Gemeinsam mit Petra Liebner und Hans-Christian Bresgott habe ich 2021 einen umfangreichen Quellenband zur Geschichte des Deutschen Roten Kreuzes herausgegeben. Anlass war das hundertjährige Bestehen des DRK-Dachverbandes und damit auch des heutigen Generalsekretariates.
Das Buch entstand im Rahmen eines großangelegten Zeitzeugenprojektes, das die Lebenserinnerungen hunderter Rotkreuzlerinnen und Rotkreuzler sammelt, um sie vor dem Vergessen zu bewahren.
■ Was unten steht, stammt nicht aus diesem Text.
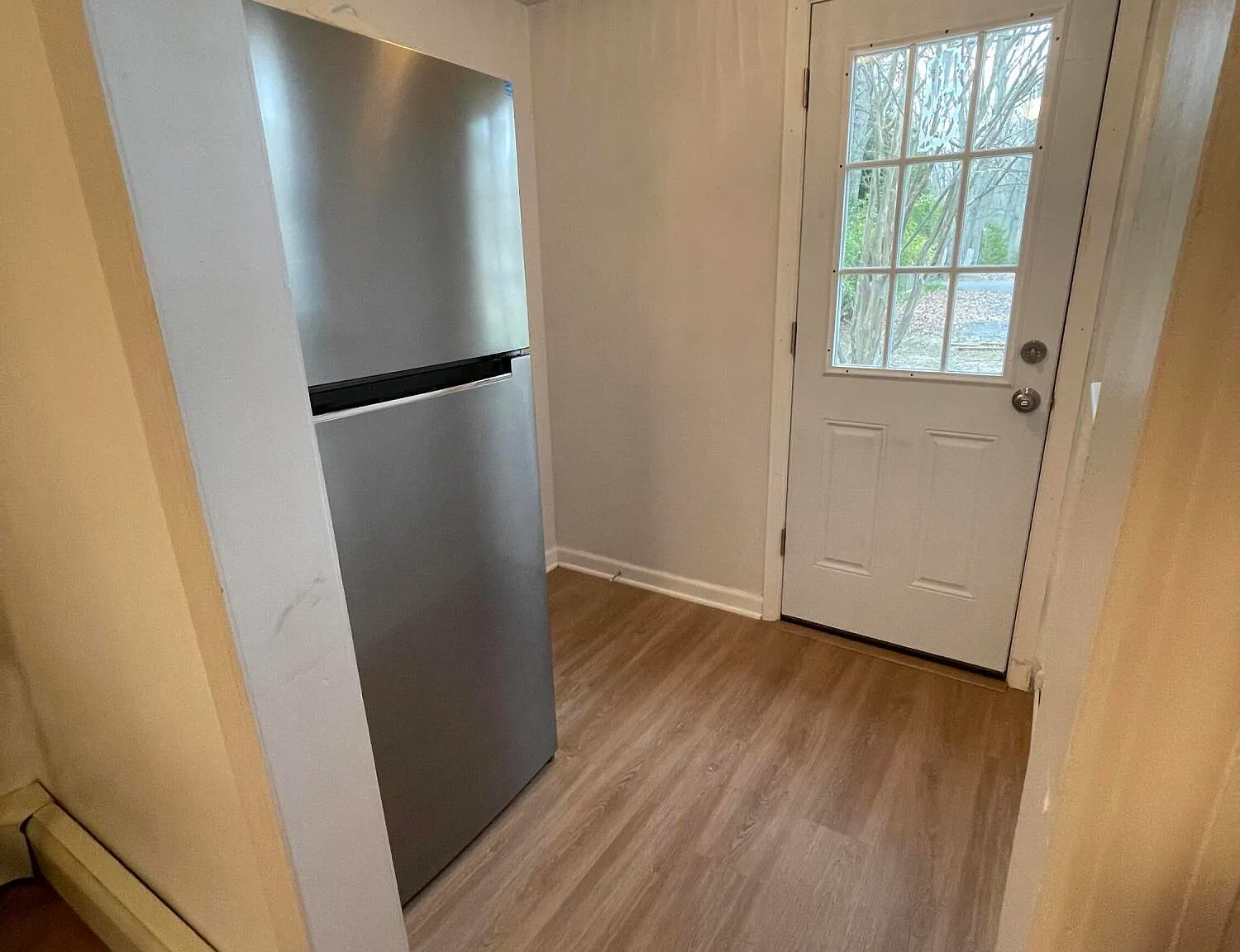 3 bed, $2,400 — Photo 4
Dieses noch andauernde Unterfangen dürfte sowohl von seinem Umfang wie von seiner professionellen Durchführung her ohne Beispiel sein, und es besitzt über die Sphäre des Roten Kreuzes hinaus zeitgeschichtliche Bedeutung. In diesem Buch Sammelband stellen wir einen kleinen Querschnitt daraus vor. Er enthält rund siebzig Lebensgeschichten, umfasst knapp vierhundert Seiten und kann über die DRK-Service GmbH bestellt werden.
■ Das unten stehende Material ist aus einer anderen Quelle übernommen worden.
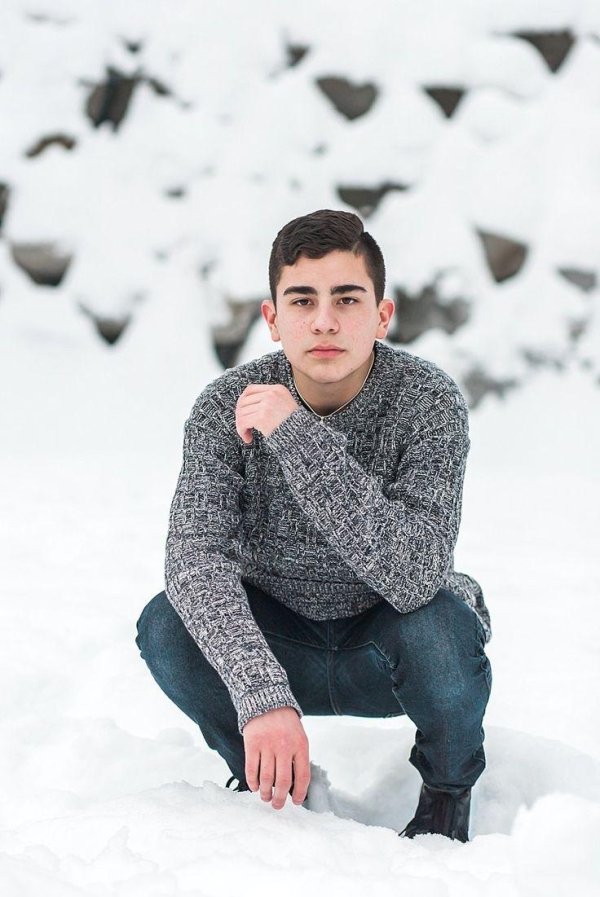 Мужчины зимой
In der Reihe „Beiträge zur Rotkreuzgeschichte“ erschien dann im Jahr darauf die erste systematische Dokumentation mit Erinnerungen an das DRK der DDR, für die etwa hundert Zeitzeugen über mehrere Jahre hinweg Auskunft gegeben haben. Das Buch präsentiert einen großen Querschnitt daraus, als historische Selbstvergewisserung wie auch als Teil der Alltags- und Sozialgeschichte der DDR. Wie die gesamte Reihe erschien der Band bei der Akademischen Verlagsgemeinschaft München, er kann über den Buchhandel bestellt werden.
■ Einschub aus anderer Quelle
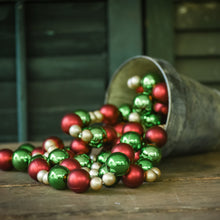 Load image into Gallery viewer, SW162229 - Traditional Multi Size Ball Garland (6866274058306)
Mittlerweile hat dieses Projekt auch im Westen Schule gemacht; eine singuläre Sammlung ist im Entstehen. Der zweite systematische Band mit Erinnerungen aus dem Hamburger Roten Kreuz ist im Juni 2023 herausgekommen.
Bewusst haben wir für dieses Projekt die Form der mündlichen Überlieferung gewählt. Sie stellt die bei weitem älteste und universellste Gattung des Erzählens dar. Die großen Epen der Völker wurden über viele Generationen auswendig weitergegeben und erst viel später schriftlich fixiert. Dem mündlichen Bericht wohnt eine Kraft und Unmittelbarkeit inne, die keine noch so raffinierte schriftliche Form einzuholen vermag.
Die Geschichte des Roten Kreuzes begann bekanntlich selbst mit einem Zeitzeugenbericht, mit Henry Dunants Erinnerung an Solferino. In dieser autobiographischen Schrift, die der Genfer Geschäftsmann 1862, drei Jahre nach der großen Schlacht südlich des Gardasees, herausbrachte, beschrieb er seine Erlebnisse als Nothelfer in den Tagen und Wochen nach der Schlacht. Diese erschütternde Schilderung beeindruckte die Zeitgenossen so sehr, dass schließlich eine weltumspannende Bewegung in Gang kam. Noch heute wird das Rote Kreuz von der Energie dieses Urknalls angetrieben.